**Problems and tasks:**
[a] In the folding thread, what does Shadowchild rank as the top-priority issue?
[b] Repeat the folding thread word for word from "Just an reverse" up to and including "more points bascially.".
[c] Carry on the folding thread from the point where it stops.

##### Page text

Err...read OC-X's reply...he again makes a valid point. That and the requirements are getting burdensome for people who don't build boxes specifcally for folding and that is NOT how the program is advertised. It is suppsoed to run i nthe background without interefering.

Not saying I am going to stop folding, well rather start folding again when i can get my borg's backup after rebuilding, but there are issues that need to be addressed if a exodus is to be avoided as the requirements skyrocket.

I am not trying to rag on anyone either just pointing out the issues in a constructive manner.

Shadowchild · Jul 15, 2005

Well, what seem like the most pressing issues to me, in order of priority, are:

1. Memory problem.
2. A true SMP client.
3. Everything else.

And that's the way it goes. It doesn't matter which one has the most potential to help the community, like the GPU project, it's what affects the most people, and the memory problem is first on that list, and then getting a true SMP client out. Both of those affect the largest majority of F@H users. Hell, combined you've got pretty much all F@H users. But, one thing I learned when I was in college, is that a researcher is always more willing to go and develop something really cool than to stick around and fix the problems in the last development. And that's why they're just that, researchers. Once the grounds laid for the work, they need other people to flesh it out nad make it work, which in this case seems to be taking a bit too long to happen.

marty9876 · Jul 15, 2005

Well just to be my usual dorkish self, I'm trying to do the opposite of everyone else. I'm trying to get QMD's around here.... Same boxen that I was flooded with them before can't get a one, looks like they upped the RAM requirments in order to get them 512 Meg RAM/Onboard Video with bios video settings set to lowest will not get one. 1 Gig RAM in same boxen grabs them.

Just an reverse example: I know QMD's fold on my 512 RAM systems quite well. However there is nobody using them at all (being burnt in) so load those puppies up and suck every last resource you can out of it. Yea, more points bascially.

##########
##### Entries

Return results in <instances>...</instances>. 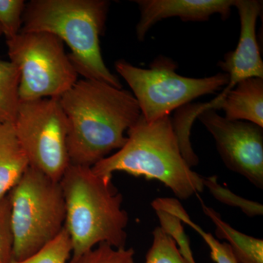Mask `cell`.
<instances>
[{
  "label": "cell",
  "instance_id": "cell-11",
  "mask_svg": "<svg viewBox=\"0 0 263 263\" xmlns=\"http://www.w3.org/2000/svg\"><path fill=\"white\" fill-rule=\"evenodd\" d=\"M141 18L136 26L138 41H143L155 24L178 17L183 22H207L212 15L229 18L235 0H136Z\"/></svg>",
  "mask_w": 263,
  "mask_h": 263
},
{
  "label": "cell",
  "instance_id": "cell-9",
  "mask_svg": "<svg viewBox=\"0 0 263 263\" xmlns=\"http://www.w3.org/2000/svg\"><path fill=\"white\" fill-rule=\"evenodd\" d=\"M212 134L226 167L263 188V127L230 120L209 109L197 117Z\"/></svg>",
  "mask_w": 263,
  "mask_h": 263
},
{
  "label": "cell",
  "instance_id": "cell-13",
  "mask_svg": "<svg viewBox=\"0 0 263 263\" xmlns=\"http://www.w3.org/2000/svg\"><path fill=\"white\" fill-rule=\"evenodd\" d=\"M29 167L14 123L0 124V200L8 195Z\"/></svg>",
  "mask_w": 263,
  "mask_h": 263
},
{
  "label": "cell",
  "instance_id": "cell-23",
  "mask_svg": "<svg viewBox=\"0 0 263 263\" xmlns=\"http://www.w3.org/2000/svg\"><path fill=\"white\" fill-rule=\"evenodd\" d=\"M13 237L8 195L0 200V263L13 261Z\"/></svg>",
  "mask_w": 263,
  "mask_h": 263
},
{
  "label": "cell",
  "instance_id": "cell-14",
  "mask_svg": "<svg viewBox=\"0 0 263 263\" xmlns=\"http://www.w3.org/2000/svg\"><path fill=\"white\" fill-rule=\"evenodd\" d=\"M202 210L215 224L218 239L226 240L238 263H263V240L246 235L232 228L220 214L208 206L199 196Z\"/></svg>",
  "mask_w": 263,
  "mask_h": 263
},
{
  "label": "cell",
  "instance_id": "cell-1",
  "mask_svg": "<svg viewBox=\"0 0 263 263\" xmlns=\"http://www.w3.org/2000/svg\"><path fill=\"white\" fill-rule=\"evenodd\" d=\"M68 121L70 164L93 167L127 141L124 136L141 117L129 91L82 79L60 98Z\"/></svg>",
  "mask_w": 263,
  "mask_h": 263
},
{
  "label": "cell",
  "instance_id": "cell-8",
  "mask_svg": "<svg viewBox=\"0 0 263 263\" xmlns=\"http://www.w3.org/2000/svg\"><path fill=\"white\" fill-rule=\"evenodd\" d=\"M14 127L29 166L60 182L70 164L68 121L60 98L20 102Z\"/></svg>",
  "mask_w": 263,
  "mask_h": 263
},
{
  "label": "cell",
  "instance_id": "cell-10",
  "mask_svg": "<svg viewBox=\"0 0 263 263\" xmlns=\"http://www.w3.org/2000/svg\"><path fill=\"white\" fill-rule=\"evenodd\" d=\"M240 21V34L238 46L228 52L218 63L229 82L219 96L224 97L235 85L250 78L263 79V62L257 36L256 24L262 10V2L258 0H235Z\"/></svg>",
  "mask_w": 263,
  "mask_h": 263
},
{
  "label": "cell",
  "instance_id": "cell-22",
  "mask_svg": "<svg viewBox=\"0 0 263 263\" xmlns=\"http://www.w3.org/2000/svg\"><path fill=\"white\" fill-rule=\"evenodd\" d=\"M25 6L24 0H0V28L6 41L20 33Z\"/></svg>",
  "mask_w": 263,
  "mask_h": 263
},
{
  "label": "cell",
  "instance_id": "cell-18",
  "mask_svg": "<svg viewBox=\"0 0 263 263\" xmlns=\"http://www.w3.org/2000/svg\"><path fill=\"white\" fill-rule=\"evenodd\" d=\"M202 182H203L204 187H206L212 194V196L221 203L239 209L249 217L262 215V204L258 202L247 200L239 195H235L228 188L221 186L218 181L217 176L202 177Z\"/></svg>",
  "mask_w": 263,
  "mask_h": 263
},
{
  "label": "cell",
  "instance_id": "cell-16",
  "mask_svg": "<svg viewBox=\"0 0 263 263\" xmlns=\"http://www.w3.org/2000/svg\"><path fill=\"white\" fill-rule=\"evenodd\" d=\"M160 221L161 229L176 242L181 254L189 263H197L193 257L190 242L181 219L170 208L165 197H158L152 202Z\"/></svg>",
  "mask_w": 263,
  "mask_h": 263
},
{
  "label": "cell",
  "instance_id": "cell-15",
  "mask_svg": "<svg viewBox=\"0 0 263 263\" xmlns=\"http://www.w3.org/2000/svg\"><path fill=\"white\" fill-rule=\"evenodd\" d=\"M20 73L10 61L0 60V124L14 123L18 113Z\"/></svg>",
  "mask_w": 263,
  "mask_h": 263
},
{
  "label": "cell",
  "instance_id": "cell-21",
  "mask_svg": "<svg viewBox=\"0 0 263 263\" xmlns=\"http://www.w3.org/2000/svg\"><path fill=\"white\" fill-rule=\"evenodd\" d=\"M67 263H136L133 248L117 249L107 243H100Z\"/></svg>",
  "mask_w": 263,
  "mask_h": 263
},
{
  "label": "cell",
  "instance_id": "cell-7",
  "mask_svg": "<svg viewBox=\"0 0 263 263\" xmlns=\"http://www.w3.org/2000/svg\"><path fill=\"white\" fill-rule=\"evenodd\" d=\"M10 61L20 73L21 102L60 98L75 85L79 74L63 41L48 32H20L7 41Z\"/></svg>",
  "mask_w": 263,
  "mask_h": 263
},
{
  "label": "cell",
  "instance_id": "cell-24",
  "mask_svg": "<svg viewBox=\"0 0 263 263\" xmlns=\"http://www.w3.org/2000/svg\"><path fill=\"white\" fill-rule=\"evenodd\" d=\"M3 34V32H2L1 28H0V35H2Z\"/></svg>",
  "mask_w": 263,
  "mask_h": 263
},
{
  "label": "cell",
  "instance_id": "cell-3",
  "mask_svg": "<svg viewBox=\"0 0 263 263\" xmlns=\"http://www.w3.org/2000/svg\"><path fill=\"white\" fill-rule=\"evenodd\" d=\"M109 6L106 0H32L26 3L20 32L54 34L70 48L68 57L79 76L122 89L100 48Z\"/></svg>",
  "mask_w": 263,
  "mask_h": 263
},
{
  "label": "cell",
  "instance_id": "cell-2",
  "mask_svg": "<svg viewBox=\"0 0 263 263\" xmlns=\"http://www.w3.org/2000/svg\"><path fill=\"white\" fill-rule=\"evenodd\" d=\"M112 177L96 174L91 167L70 164L60 180L72 257L103 243L125 248L129 216Z\"/></svg>",
  "mask_w": 263,
  "mask_h": 263
},
{
  "label": "cell",
  "instance_id": "cell-12",
  "mask_svg": "<svg viewBox=\"0 0 263 263\" xmlns=\"http://www.w3.org/2000/svg\"><path fill=\"white\" fill-rule=\"evenodd\" d=\"M205 108L224 110L226 119L245 121L263 127V79L240 81L219 100L205 103Z\"/></svg>",
  "mask_w": 263,
  "mask_h": 263
},
{
  "label": "cell",
  "instance_id": "cell-4",
  "mask_svg": "<svg viewBox=\"0 0 263 263\" xmlns=\"http://www.w3.org/2000/svg\"><path fill=\"white\" fill-rule=\"evenodd\" d=\"M127 133V141L122 148L91 167L95 174L113 176L122 171L157 180L181 200L203 192L202 176L183 158L170 116L151 123L141 116Z\"/></svg>",
  "mask_w": 263,
  "mask_h": 263
},
{
  "label": "cell",
  "instance_id": "cell-19",
  "mask_svg": "<svg viewBox=\"0 0 263 263\" xmlns=\"http://www.w3.org/2000/svg\"><path fill=\"white\" fill-rule=\"evenodd\" d=\"M72 247L68 232L63 228L51 242L30 257L11 263H67L72 256Z\"/></svg>",
  "mask_w": 263,
  "mask_h": 263
},
{
  "label": "cell",
  "instance_id": "cell-5",
  "mask_svg": "<svg viewBox=\"0 0 263 263\" xmlns=\"http://www.w3.org/2000/svg\"><path fill=\"white\" fill-rule=\"evenodd\" d=\"M13 261L30 257L61 233L66 208L60 182L29 167L8 194Z\"/></svg>",
  "mask_w": 263,
  "mask_h": 263
},
{
  "label": "cell",
  "instance_id": "cell-20",
  "mask_svg": "<svg viewBox=\"0 0 263 263\" xmlns=\"http://www.w3.org/2000/svg\"><path fill=\"white\" fill-rule=\"evenodd\" d=\"M153 242L147 252L145 263H189L169 235L160 226L154 230Z\"/></svg>",
  "mask_w": 263,
  "mask_h": 263
},
{
  "label": "cell",
  "instance_id": "cell-17",
  "mask_svg": "<svg viewBox=\"0 0 263 263\" xmlns=\"http://www.w3.org/2000/svg\"><path fill=\"white\" fill-rule=\"evenodd\" d=\"M167 204L171 209L177 214L182 222L193 228L202 237V239L205 240V243L210 249L211 257L214 262L216 263H238L235 259L228 243L226 242L220 243L211 233L204 231L198 224L194 222L190 219L188 213L186 212L179 200L169 197L167 199Z\"/></svg>",
  "mask_w": 263,
  "mask_h": 263
},
{
  "label": "cell",
  "instance_id": "cell-6",
  "mask_svg": "<svg viewBox=\"0 0 263 263\" xmlns=\"http://www.w3.org/2000/svg\"><path fill=\"white\" fill-rule=\"evenodd\" d=\"M177 67L171 59L164 56L157 57L148 69L125 60L116 62V70L130 87L147 123L170 116L173 110L203 95L213 94L229 82V76L224 72L194 79L178 74Z\"/></svg>",
  "mask_w": 263,
  "mask_h": 263
}]
</instances>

##########

**Expected outputs:**
[a] The memory problem.

[b]
Just an reverse example: I know QMD's fold on my 512 RAM systems quite well. However there is nobody using them at all (being burnt in) so load those puppies up and suck every last resource you can out of it. Yea, more points bascially.

[c]
For myself, I'd like to see a more configurable client. Give the end users (us) a chance to define more of what type resources we want to donate. I like OC-AMD's words on this- "but not donating my CPU's until Stanford decides they want to get the most from what we are giving them." Help us with a client that we can tailor to each machine for our own ratio of production vs. preformance hit.

Edit: And WU assigment logic seems flawed. I've seen a P2 450/512 RAM box get a 600 pointer WU and a fleet of P4 2.66/512 get timeless WU's. Maybe the timeless needed to be done before the 600 pointer, just does not seem right.

Gotta admit, SMP client sounds cool. Now all I need is a SMP machine.

Fan_Atic · Jul 15, 2005

We've never posted here, but currently we fold for the Tech Report and average about #7 in the world with our 24 hour production totals if you exclude anonymous and default. As it is, we have already scaled back the number of systems running folding because of the issues with QMDs and not having the ability to limit the amount of memory per work unit. We used to average around 20k a day and are now around the 16k mark.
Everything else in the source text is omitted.